Haslett, J., Allen, J.R.M., Buck, C.E. & Huntley, B. (2008). A flexible approach to assessing synchroneity of past events using Bayesian reconstructions of sedimentation history. Quaternary Science Reviews 27 (19): 1872-1885. (link).
Prof. Rainer Dahlhaus
November 11, 2008
Statistical inference for Locally Stationary Processes
Locally stationary processes are models for nonstationary time series whose behaviour can locally be approximated by a stationary process. In this situation the classical characteristics of the process such as the covariance function at some lag k, the spectral density at some frequency lambda, or eg the parameter of an AR(p)-process are curves which change slowly over time. The theory of locally stationary processes allows for a rigorous asymptotic treatment of various inference problems for such processes. We present different estimation and testing results for locally stationary processes. In particular we discuss nonparametric maximum likelihood estimation under shape restrictions. Empirical process theory for the theoretical treatment of such problems plays a major role. We define an empirical spectral process indexed by a function class and use this process to derive various results on estimation and testing. As a technical tool we derive an exponential inequality and a functional central limit theorem for the empirical spectral process.
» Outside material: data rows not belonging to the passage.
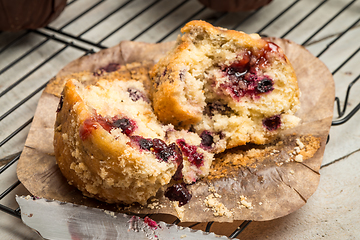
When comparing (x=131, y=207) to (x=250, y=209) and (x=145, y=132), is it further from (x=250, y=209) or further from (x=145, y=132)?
(x=250, y=209)

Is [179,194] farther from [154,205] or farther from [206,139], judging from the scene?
[206,139]

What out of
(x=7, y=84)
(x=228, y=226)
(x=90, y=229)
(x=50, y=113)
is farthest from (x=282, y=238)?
(x=7, y=84)

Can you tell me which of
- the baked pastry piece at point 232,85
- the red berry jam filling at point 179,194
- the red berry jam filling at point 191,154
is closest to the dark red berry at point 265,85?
the baked pastry piece at point 232,85

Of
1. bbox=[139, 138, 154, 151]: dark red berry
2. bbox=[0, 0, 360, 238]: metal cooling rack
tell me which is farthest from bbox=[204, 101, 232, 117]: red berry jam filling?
bbox=[0, 0, 360, 238]: metal cooling rack

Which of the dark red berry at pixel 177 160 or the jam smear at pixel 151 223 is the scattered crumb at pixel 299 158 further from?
the jam smear at pixel 151 223

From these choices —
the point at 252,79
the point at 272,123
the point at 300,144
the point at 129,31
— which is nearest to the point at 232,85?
the point at 252,79
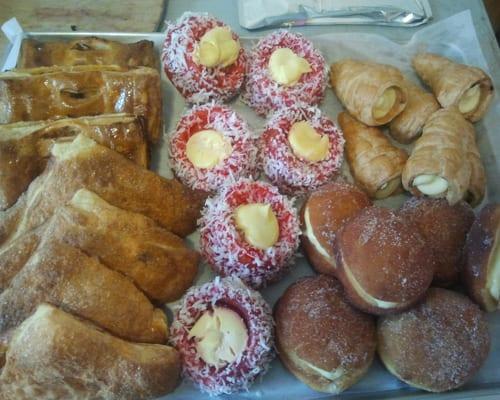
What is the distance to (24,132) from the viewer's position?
182cm

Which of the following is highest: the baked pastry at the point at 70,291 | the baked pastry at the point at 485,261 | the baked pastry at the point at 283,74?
the baked pastry at the point at 283,74

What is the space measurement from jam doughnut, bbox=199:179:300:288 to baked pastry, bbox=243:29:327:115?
1.57ft

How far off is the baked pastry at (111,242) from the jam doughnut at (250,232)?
0.15m

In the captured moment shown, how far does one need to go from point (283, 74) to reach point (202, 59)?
334mm

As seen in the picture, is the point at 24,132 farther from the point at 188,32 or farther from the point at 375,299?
the point at 375,299

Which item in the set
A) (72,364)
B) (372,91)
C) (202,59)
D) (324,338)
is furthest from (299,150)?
(72,364)

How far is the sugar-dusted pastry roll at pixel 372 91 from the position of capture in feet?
6.77

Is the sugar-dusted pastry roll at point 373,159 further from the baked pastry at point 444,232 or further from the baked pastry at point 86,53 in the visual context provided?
the baked pastry at point 86,53

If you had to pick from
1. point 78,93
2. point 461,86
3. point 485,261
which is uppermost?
point 78,93

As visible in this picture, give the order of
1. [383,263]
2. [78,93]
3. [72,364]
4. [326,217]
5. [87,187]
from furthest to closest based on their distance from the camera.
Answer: [78,93], [326,217], [87,187], [383,263], [72,364]

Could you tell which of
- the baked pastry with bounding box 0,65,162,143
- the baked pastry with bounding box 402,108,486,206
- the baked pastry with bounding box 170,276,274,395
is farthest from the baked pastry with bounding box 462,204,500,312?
the baked pastry with bounding box 0,65,162,143

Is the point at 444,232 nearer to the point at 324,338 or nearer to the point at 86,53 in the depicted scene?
the point at 324,338

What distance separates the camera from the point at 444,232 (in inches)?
70.8

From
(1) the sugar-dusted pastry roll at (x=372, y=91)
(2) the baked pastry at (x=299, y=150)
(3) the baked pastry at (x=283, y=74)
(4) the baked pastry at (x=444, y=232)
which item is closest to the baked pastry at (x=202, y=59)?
(3) the baked pastry at (x=283, y=74)
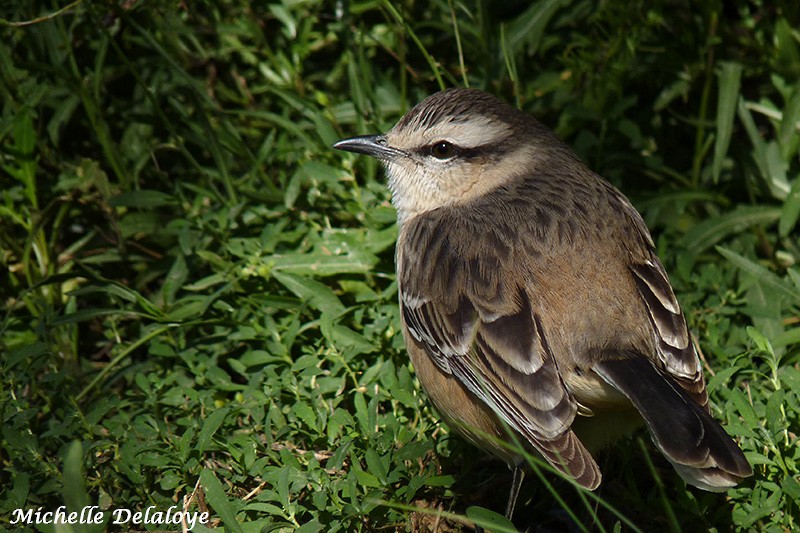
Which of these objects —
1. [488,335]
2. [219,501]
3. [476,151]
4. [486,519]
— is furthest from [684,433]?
[476,151]

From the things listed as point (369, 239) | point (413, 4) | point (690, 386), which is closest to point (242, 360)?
point (369, 239)

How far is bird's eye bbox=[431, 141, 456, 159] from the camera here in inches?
217

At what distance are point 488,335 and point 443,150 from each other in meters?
1.38

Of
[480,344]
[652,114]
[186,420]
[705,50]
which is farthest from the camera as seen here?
[652,114]

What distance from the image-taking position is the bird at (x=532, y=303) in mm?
4184

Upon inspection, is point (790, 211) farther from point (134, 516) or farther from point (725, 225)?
point (134, 516)

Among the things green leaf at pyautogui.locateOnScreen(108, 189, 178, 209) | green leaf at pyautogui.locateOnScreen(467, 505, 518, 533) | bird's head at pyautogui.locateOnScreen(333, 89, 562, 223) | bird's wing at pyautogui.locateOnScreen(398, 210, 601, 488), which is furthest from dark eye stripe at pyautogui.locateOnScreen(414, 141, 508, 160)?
green leaf at pyautogui.locateOnScreen(467, 505, 518, 533)

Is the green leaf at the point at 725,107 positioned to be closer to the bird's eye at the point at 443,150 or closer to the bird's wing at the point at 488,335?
the bird's eye at the point at 443,150

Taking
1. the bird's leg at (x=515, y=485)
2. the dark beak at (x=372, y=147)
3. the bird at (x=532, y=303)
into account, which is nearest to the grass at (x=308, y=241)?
the bird's leg at (x=515, y=485)

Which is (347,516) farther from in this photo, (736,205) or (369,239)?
(736,205)

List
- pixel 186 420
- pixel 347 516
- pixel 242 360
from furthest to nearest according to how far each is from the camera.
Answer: pixel 242 360 < pixel 186 420 < pixel 347 516

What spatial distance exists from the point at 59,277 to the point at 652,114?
4386 millimetres

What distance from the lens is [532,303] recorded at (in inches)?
181

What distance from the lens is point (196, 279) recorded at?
619 cm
Dahlhaus, R. (2000). A likelihood approximation for locally stationary processes. Ann. Statist. 28, 1762-1794.
Dahlhaus, R. and Polonik, W. (2006). Nonparametric quasi maximum likelihood estimation for Gaussian locally stationary processes. Ann. Statist. 34, No. 6, 2790-2824.
Dahlhaus, R. and Polonik, W. (2008). Empirical spectral processes for locally stationary time series. Bernoulli, to appear.
Prof. Nanny Wermuth
Chalmers University of Technology & Göteborg University
President of the Institute of Mathematical Statistics (IMS)
November 21, 2008
Consequences of Research Hypotheses Captured by Special Types of Independence Graph
A joint density of several variables may satisfy a possibly large set of independence statements, called its independence structure. Often this structure is fully representable by a graph that consists of nodes representing variables and of edges that couple node pairs. We consider joint densities of this type, generated by a stepwise process in which all variables and dependences of interest are included. Otherwise, there are no constraints on the type of variables or on the form of the distribution generated. For densities that then result after marginalising and conditioning, we derive what we name the summary graph. It is seen to capture precisely the independence structure implied by the generating process, it identifies dependences which remain undistorted due to direct or indirect confounding and it alerts to possibly severe distortions of these two types in other parametrizations. We use operators for matrix representations of graphs to derive matrix results and translate these into to special types of path.
Prof. Thomas Scheike
University of Copenhagen
December 4, 2008
Estimating Haplotype Effects for Survival Data
We here describe how simple estimating equations can be used for Cox’s regression model in the context of assessing haplotype effects for surival data. The estimating equations are simple to implement and avoids the use of the EM algorithm that in the context of the semiparametric Cox model may be slow. The estimating equations also lead to direct estimators of standard errors that are easy to compute, and thus overcome some of the difficulty with obtaining variance estimators b ased on the EM algorithm in this setting. We also develop a useful and simple to implement goodness-of-fit procedures for Cox’s regression model in the context of haplotype models. Finally, we use the developed procedures for data that investigate the possible haplotype effects of the PAF-receptor on cardiovascular events in patients with coronary artery disease and compare our results to those based on the EM-algorithm.